Greffier lors des débats : Mme Charlotte MONMOUSSEAU
ARRET :
— contradictoire ;
— prononcé par mise à disposition de l’arrêt au greffe de la cour fixée au 15 mai 2025, délibéré prorogé au 28 mai 2025 les parties en ayant été préalablement avisées dans les conditions prévues au deuxième alinéa de l’article 450 du code de procédure civile ;
— signé par M. Philippe SOUBEYRAN, Président de chambre, et par Mme Sabine MICHEL, Greffier.
FAITS ET PROCÉDURE
1- Par acte d’huissier de justice du 17 janvier 2019, la Caisse régionale de Crédit Agricole Mutuel Sud Méditerranée (ci-après la banque) a assigné la SCI du Mas Frère (ci-après la SCI) aux fins de paiement de la somme de 20 100,44 ' outre les intérêts de cette somme au taux de 13,95% l’an depuis le 7 janvier 2019 au titre du solde débiteur d’un compte courant professionnel n°20002106000 qui aurait été ouvert dans les livres de la banque le 5 septembre 2006.

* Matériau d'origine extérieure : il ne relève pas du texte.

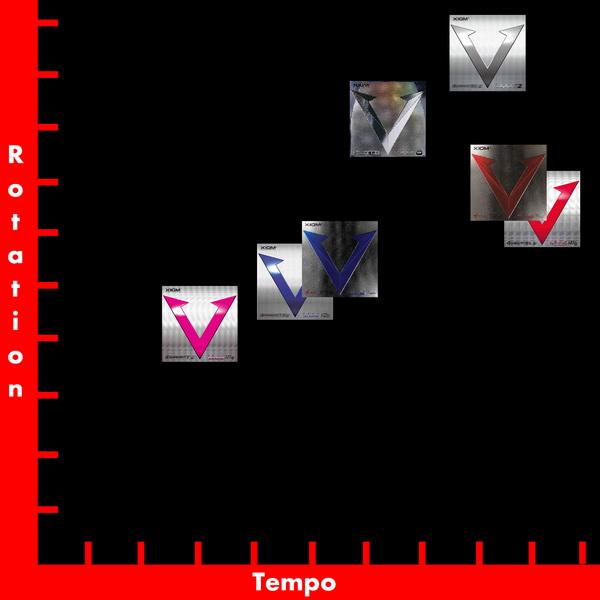 XIOM_Vega-Tempo-Spin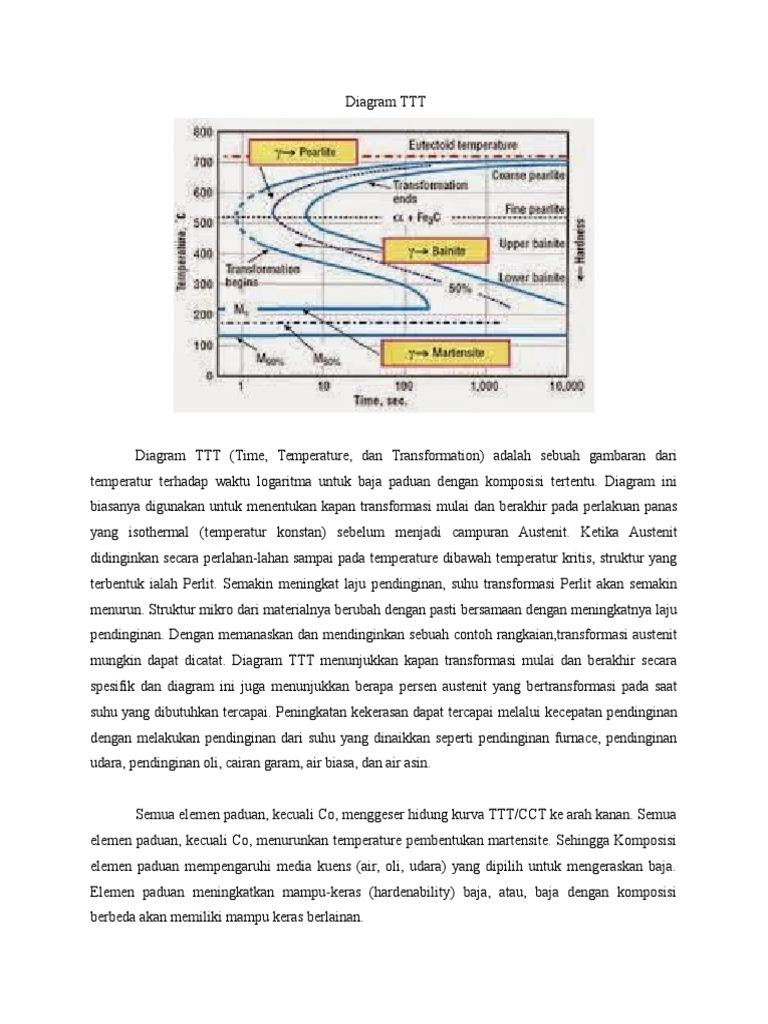 Diagram tttcx ccuart Gallery
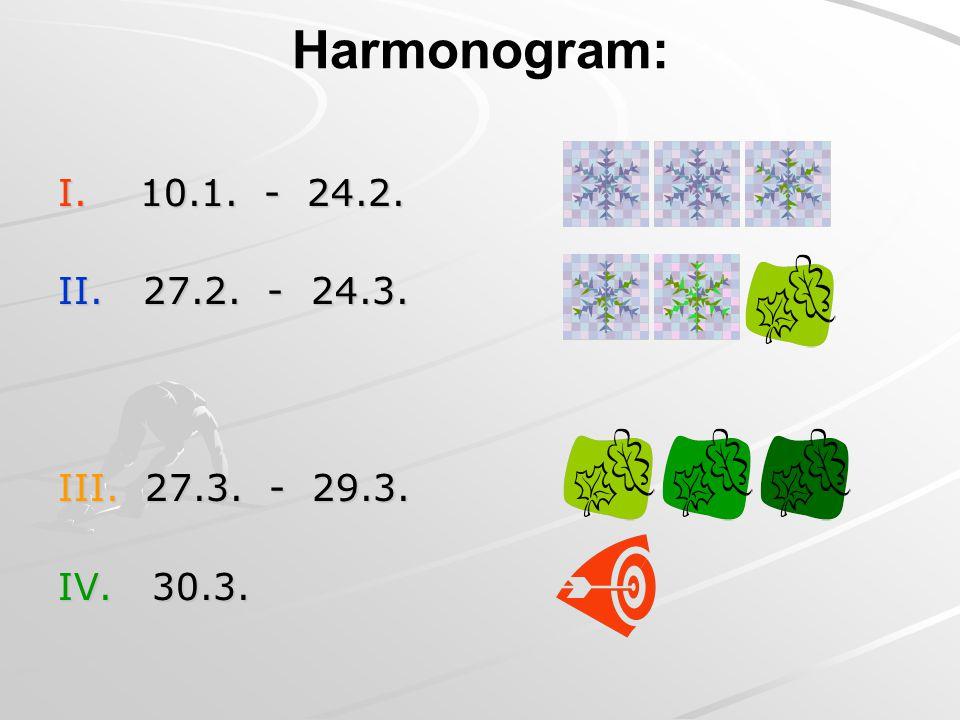 Harmonogram: I. 10.1. - 24.2. II.2 7.2. - 24.3. III. 27.3. - 29.3. IV. 30.3.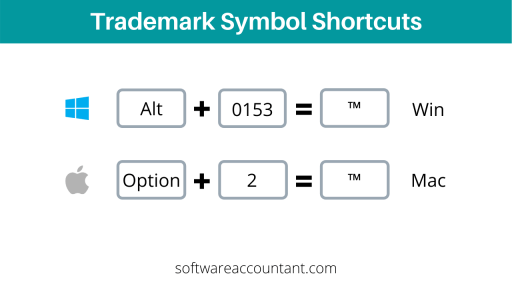 trademark tm symbol shortcuts for both windows and mac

2- Par jugement du 22 septembre 2020, le tribunal judiciaire de Perpignan a :
— Rejeté la fin de non-recevoir tirée du défaut de qualité et d’intérêt à défendre et l’irrégularité de fond soulevées par la SCI du Mas Frère,
— Déclaré recevable l’action engagée par la Caisse régionale de Crédit Agricole Mutuel Sud Méditerranée à l’encontre de la SCI du Mas Frère,
— Avant dire droit sur les demandes, mis en demeure le conseil de la SCI du Mas Frère de conclure sur le fond du litige,
— Réservé les demandes ainsi que les dépens,
— Renvoyé l’affaire à l’audience de mise en état dématérialisée du 19 novembre 2020 pour les conclusions du conseil de la du Mas Frère sur le fond du litige.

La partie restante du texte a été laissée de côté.